Nitrogen recommendations for Michigan sugarbeets
Nitrogen is the most important nutrient to impact yield and quality of sugarbeets.
Management of nitrogen is one of the most important management practices in sugarbeet production. Over-applications of nitrogen will result in low quality sugarbeets by lowering sugar content and increasing impurities. Not applying enough nitrogen will reduce tonnage and recoverable white sugar per acre. Optimum recommended rates will vary depending on both the amount of residue and type of previous crop. If high soil organic matter exists (more than 3 percent) or manure has been applied, nitrogen rates will need to be reduced. A soil nitrate test or manure nitrogen test would be recommended to predict nitrogen availability and recommendations.
Nitrogen research conducted by Michigan State University Extension and Michigan Sugar Company has produced some general recommendations that growers can follow to optimize yield and quality. The highest rates of nitrogen are generally used when following high residue crops such as corn or wheat with no legume cover crop. Residues in these crops can actually tie up nitrogen and leave it unavailable until residue is broken down. Nitrogen application rates of 130-160 pounds per acre are generally the optimum range.

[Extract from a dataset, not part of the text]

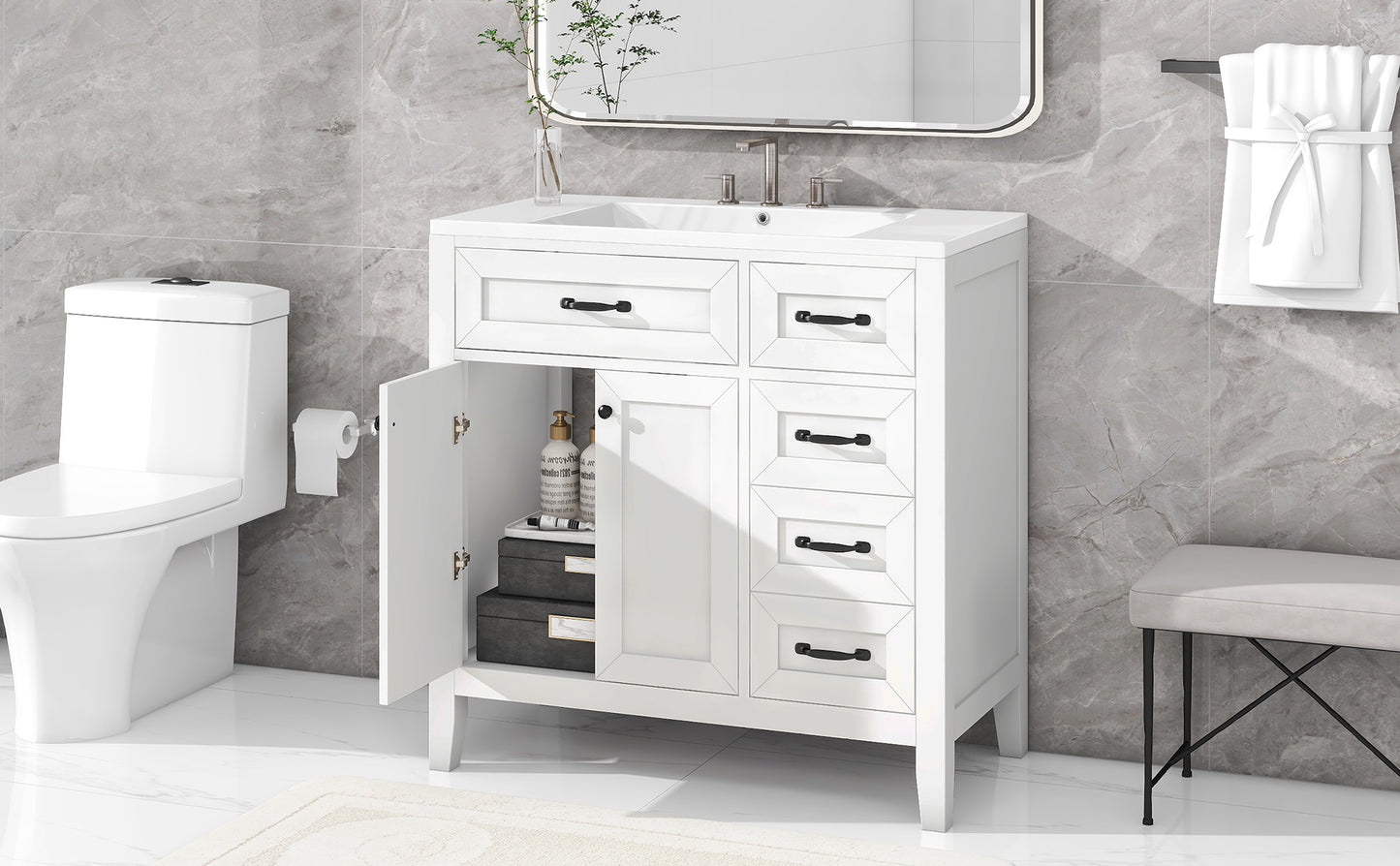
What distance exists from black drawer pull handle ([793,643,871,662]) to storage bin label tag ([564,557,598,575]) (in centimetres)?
41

When following low residue legume crops such as dry beans or soybeans, total nitrogen rates can be reduced. Generally, nitrogen rates of 90-130 pounds per acre work well. Sugarbeets planted following a wheat/clover plow down can further reduce nitrogen rates. Clover is a legume that can supply some 40-60 pounds of additional nitrogen and is excellent in adding organic matter along with improving soil health. Rates of 80-100 pounds of nitrogen should be adequate if a good stand of clover is plowed down the fall before.
It is very important in high residue situations that a significant portion of nitrogen be applied up front as pre-plant, 2x2 starters or preferable in combination. Improved early season growth and increased Recoverable Sugar per Acre (RWSA) often occurs with about 40 pounds of nitrogen included in the 2x2 starter fertilizer band at planting time. Nitrogen applications should be applied so that the majority, if not all, of the nitrogen is available early to the plant. If some of the nitrogen is applied by sidedress, these applications should be made relatively early as well. Normally, sidedress applications should be made by the 4-6 leaf stage.

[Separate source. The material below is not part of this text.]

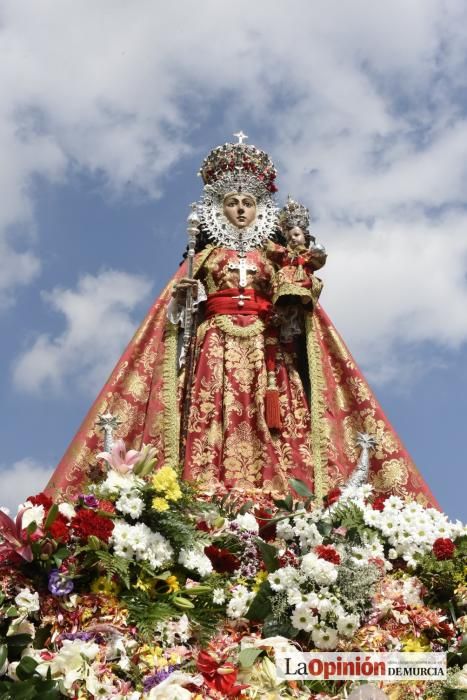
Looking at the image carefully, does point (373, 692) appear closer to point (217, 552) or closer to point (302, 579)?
point (302, 579)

Ideally, when we get into September, the sugarbeet plant should be running out of soil nitrogen and redistributing nitrogen from the leaves to the roots. It is desirable at harvest time to have the leaves a lighter green or off-color for best quality. Sugarbeet fields slated for early harvest or fields with thin stands should have lower nitrogen rates compared to full season, good population sugarbeets.